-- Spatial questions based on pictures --

* * * * *

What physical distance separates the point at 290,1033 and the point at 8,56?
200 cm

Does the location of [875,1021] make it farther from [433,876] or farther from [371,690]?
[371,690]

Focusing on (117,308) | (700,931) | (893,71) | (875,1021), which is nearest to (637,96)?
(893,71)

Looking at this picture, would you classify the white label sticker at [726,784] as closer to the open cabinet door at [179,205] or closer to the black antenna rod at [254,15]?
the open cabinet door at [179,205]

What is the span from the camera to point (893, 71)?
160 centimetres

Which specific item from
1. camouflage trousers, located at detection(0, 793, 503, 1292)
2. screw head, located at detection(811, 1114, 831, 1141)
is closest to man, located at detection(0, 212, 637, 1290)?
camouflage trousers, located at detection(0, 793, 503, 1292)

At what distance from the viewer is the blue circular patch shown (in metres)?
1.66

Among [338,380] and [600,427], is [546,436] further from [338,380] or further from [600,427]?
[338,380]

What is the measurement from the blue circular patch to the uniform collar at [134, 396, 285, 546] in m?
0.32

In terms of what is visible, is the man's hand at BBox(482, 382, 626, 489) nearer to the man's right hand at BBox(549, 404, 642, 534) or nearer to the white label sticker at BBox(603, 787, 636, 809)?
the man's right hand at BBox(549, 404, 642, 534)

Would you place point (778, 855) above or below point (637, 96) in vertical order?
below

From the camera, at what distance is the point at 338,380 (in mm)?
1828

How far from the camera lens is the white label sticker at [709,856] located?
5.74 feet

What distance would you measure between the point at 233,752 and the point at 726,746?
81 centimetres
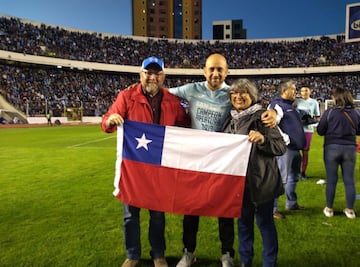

* * * * *

Copy all of the lines above word for word, leaving out the pictures.

What physical distance separates the point at 290,1033 and the point at 8,56?
200 cm

Does the location of [875,1021] make it farther from [433,876] or farther from [371,690]?
[371,690]

Focusing on (117,308) | (700,931) | (893,71) | (875,1021), which is nearest to (637,96)?
(893,71)

Looking at this picture, would you classify the white label sticker at [726,784] as closer to the open cabinet door at [179,205] or closer to the black antenna rod at [254,15]?
the open cabinet door at [179,205]

What is the span from the camera to point (893, 71)?
160 centimetres

Which specific item from
1. camouflage trousers, located at detection(0, 793, 503, 1292)
2. screw head, located at detection(811, 1114, 831, 1141)
is closest to man, located at detection(0, 212, 637, 1290)?
camouflage trousers, located at detection(0, 793, 503, 1292)

At what distance from the viewer is the blue circular patch shown (in metres)?
1.66

Among [338,380] and [600,427], is [546,436] further from [338,380] or further from [600,427]?
[338,380]

What is the measurement from the blue circular patch to the uniform collar at [134, 396, 285, 546] in m?
0.32

In terms of what is visible, is the man's hand at BBox(482, 382, 626, 489) nearer to the man's right hand at BBox(549, 404, 642, 534) or nearer to the white label sticker at BBox(603, 787, 636, 809)?
the man's right hand at BBox(549, 404, 642, 534)

Would you place point (778, 855) above or below point (637, 96) in vertical order?
below

From the camera, at what distance is the point at 338,380 (in mm)?
1828

How far from the camera lens is the white label sticker at [709,856] located?
5.74 feet

What distance would you measure between the point at 233,752 and the point at 726,746?
81 centimetres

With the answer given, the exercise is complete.